En México, a diferencia de los demás países de América Latina, las repercusiones de una revolución popular que reestructuró las bases de la economía y modificó las relaciones de clase, aun subsisten, y las mejorías logradas mantienen una estabilidad que, sin embargo, de no encontrar el régimen pronta solución a los ingentes problemas de las masas rurales y urbanas, tarde o temprano el país se verá arrastrado por la vorágine de una lucha entre las clases necesitadas y la que disfruta del poder económico, como viene sucediendo en el continente entero.

Paralelas, las luchas de emancipación nacional y de la juventud, unidas en el tiempo, tiene ya también proporciones universales.

En América, la primera abarca desde el Canadá hasta la Patagonia. Ningún pueblo, ni aun el propio norteamericano, son ajenos al fenómeno del imperialismo, que depaupera a los países bajo su influencia y que aplica una política de agresividad múltiple cuando así conviene a sus egoístas intereses.

La independencia económica es un objetivo que ha rebasado prejuicios y limitaciones de estadistas y sectores medios latinoamericanos que hoy se disponen, en mayor cercanía a las masas, a organizar una resistencia nacionalista ante el comprobado espejismo de lograr un verdadero desarrollo en la dependencia, cuando en realidad sólo deja la descomposición nacional y miseria entre las grandes mayorías nativas.

Es bien cierto que la juventud estudiosa y trabajadora requiere capacitación para integrarse a la sociedad en que vive, pero habrá que tener presente que su problema es también de conciencia y que, si llega a manifestarlo en actos de desesperación, es por su violenta inconformidad con un mundo en que conviven, impunemente, la opulencia y los privilegios de unos cuantos con la ignorancia y el desamparo de muchos. Es natural que en la juventud se acentúe, en razón de su generosa disposición, una preocupación humana por la suerte de sus semejantes.

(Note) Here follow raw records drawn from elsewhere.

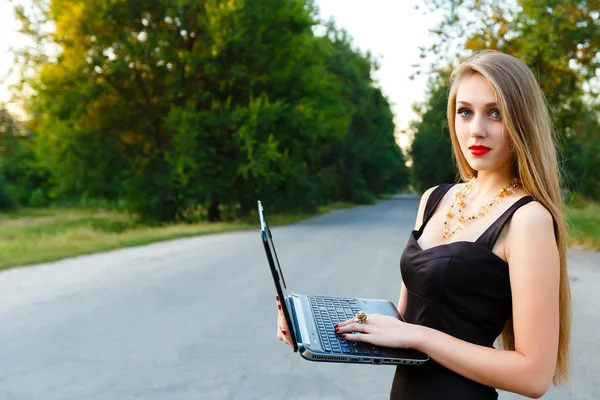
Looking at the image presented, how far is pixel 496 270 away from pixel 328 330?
0.49 meters

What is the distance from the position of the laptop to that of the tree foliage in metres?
20.5

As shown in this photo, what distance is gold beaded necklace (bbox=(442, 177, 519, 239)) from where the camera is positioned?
1.72 m

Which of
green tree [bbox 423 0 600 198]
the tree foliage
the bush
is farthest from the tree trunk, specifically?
the bush

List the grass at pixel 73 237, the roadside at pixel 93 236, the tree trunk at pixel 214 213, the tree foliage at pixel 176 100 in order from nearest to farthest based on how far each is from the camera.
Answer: the roadside at pixel 93 236 < the grass at pixel 73 237 < the tree foliage at pixel 176 100 < the tree trunk at pixel 214 213

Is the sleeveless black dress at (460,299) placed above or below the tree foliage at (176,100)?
below

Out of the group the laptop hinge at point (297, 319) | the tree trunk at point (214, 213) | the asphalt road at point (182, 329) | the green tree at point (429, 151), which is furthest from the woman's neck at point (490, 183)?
the green tree at point (429, 151)

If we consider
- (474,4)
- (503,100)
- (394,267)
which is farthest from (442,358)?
(474,4)

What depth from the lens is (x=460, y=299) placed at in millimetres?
1662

Por sus antecedentes históricos y la proyección de sus ideales, México se debe a la civilización universal que se gesta en medio de grandes convulsiones, abriendo a la humanidad horizontes que se expresan en la fraterna decisión de los pueblos de detener las guerras de conquista y exterminio, de terminar con la angustia del hambre, la ignorancia y las enfermedades; de conjurar el uso deshumanizado de los logros científicos y tecnológicos y de cambiar la sociedad que ha legitimado la desigualdad y la injusticia.

(Partes esenciales del documento que, según se desprende del propio texto, preparaba Lázaro Cárdenas para el 60° aniversario de la Revolución Mexicana. CCS).